İstek azlığının nedeni depresif bozukluk ya da hipogonadizm ve hiperprolaktinemi gibi bir durumsa  bunların tanı ve tedavisi önceliklidir.

Erkekte Cinsel İsteksizlik Tedavisi

Erkekte hipoaktif cinsel istek bozukluğunun erken-başlangıçlı tipinde ilk yaklaşım genellikle, isteği etkileyen herhangi bir tutum ya da inancın dikkatle incelenmesidir.
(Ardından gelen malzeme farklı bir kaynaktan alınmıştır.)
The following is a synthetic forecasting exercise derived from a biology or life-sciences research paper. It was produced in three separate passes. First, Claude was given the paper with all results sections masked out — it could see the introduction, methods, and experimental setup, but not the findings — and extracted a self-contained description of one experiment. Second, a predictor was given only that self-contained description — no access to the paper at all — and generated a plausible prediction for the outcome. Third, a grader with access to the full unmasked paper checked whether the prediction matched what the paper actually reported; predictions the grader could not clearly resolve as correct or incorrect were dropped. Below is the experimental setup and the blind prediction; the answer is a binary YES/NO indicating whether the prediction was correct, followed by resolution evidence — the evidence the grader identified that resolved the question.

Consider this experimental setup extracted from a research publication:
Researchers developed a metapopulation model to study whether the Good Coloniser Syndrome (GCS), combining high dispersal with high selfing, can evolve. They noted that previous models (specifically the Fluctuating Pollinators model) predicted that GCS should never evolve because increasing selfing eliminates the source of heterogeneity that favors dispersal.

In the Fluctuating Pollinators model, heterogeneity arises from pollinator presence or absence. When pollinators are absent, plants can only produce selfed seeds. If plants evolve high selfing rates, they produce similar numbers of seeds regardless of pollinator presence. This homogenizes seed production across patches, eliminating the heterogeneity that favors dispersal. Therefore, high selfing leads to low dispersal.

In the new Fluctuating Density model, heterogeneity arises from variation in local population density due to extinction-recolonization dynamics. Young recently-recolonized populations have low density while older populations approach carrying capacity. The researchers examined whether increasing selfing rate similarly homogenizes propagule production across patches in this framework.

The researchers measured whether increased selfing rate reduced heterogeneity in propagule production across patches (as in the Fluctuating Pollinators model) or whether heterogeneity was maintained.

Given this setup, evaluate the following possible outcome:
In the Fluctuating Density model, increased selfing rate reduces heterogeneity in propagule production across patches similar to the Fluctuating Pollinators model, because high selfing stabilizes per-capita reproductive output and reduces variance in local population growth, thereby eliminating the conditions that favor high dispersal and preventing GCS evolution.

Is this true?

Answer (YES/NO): NO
  • Partnerin hastada daha fazla istek oluşturmak için yapabileceği aktiviteler irdelenir.
  • Cinsel partnerler arasında bazen cinsel istekte büyük farklılık vardır. Bu durumda, cinsel etkinlik isteğinin yorgunluk ve zihinsel uğraş gibi dış etmenlerden etkilenebileceği anlatılmalıdır.
  • Çiftin birbiriyle cinsel beklentilerini açıkça konuşmak yönünde cesaretlendirilmesi gerekir.
  • Romantik içerikli “geçiş aktiviteleri” önermek ve cinsel aktivite sıklığı konusunda çift arasında uzlaşma sağlamak da sorunu çözmede faydalı yaklaşımlardır.
  • Cinsel istek uyumsuzluklarında her iki partnere odaklan gerekir.  Eşlerden birinin cinsel isteğini azaltmaya çalışırken diğerinin isteğini artırma hedefi vardır.

İstek azlığı depresif bozukluğa bağlıysa öncelik depresyon tedavisidir.  Depresyon düzeldikçe isteğin artıp artmadığı izlenmelidir. Diğer önemli bir husus depresyon tedavisinde kullanılacak antidepresan ilacın cinsel yan etkileri minimum düzeyde olmasıdır. Psikoterapi de mutlaka düşünülmelidir.

Endokrin bozukluklarda hormon düzeylerinin normale getirilmesi libidoyu artırabilir.

  • Testosteron replasmanı yalnızca kesin hipogonadizm vakalarında düşünülmelidir. Eğer testosteron düzeyi, tutarlı olarak normalin altındaysa, testosteron uygulaması düşünülebilir. Testosteron verilen kişide prostat-spesifik antijen (PSA) düzeyi genel olarak 3 ng/ml altında olmalıdır. Testosteron uygulama yolu dikkatle düşünülmelidir. Çünkü intramusküler uygulama, suprafizyolojik (normalin üstü) düzeyler yapar ve bu daha etkili değildir.  Takiben ise normalin altı düzeyler oluşturur. Oral androjenler hepatotoksik olabilir. Dolayısıyla muhtemelen transdermal (bant, jel) ya da hatta trans-bukkal uygulama tercih edilmelidir. Amaç fizyolojik testosteron düzeylerini yeniden elde etmektir. Düzenli testosteron uygulaması sırasında rutin lipid, hematokrit ve PSA düzeyleri izlemi önerilir.
  • Hormon düzeyleri normal sınırlarda olan bir erkeğe, cinsel isteği artırmak amacıyla testosteron verilmesi uygun değildir. Eksojen testosteronun varolan veya gizli bir prostat kanserinin büyümesini hızlandıracağı ve prostat kanseri gelişim riskini artıracağı göz önünde bulundurulmalıdır.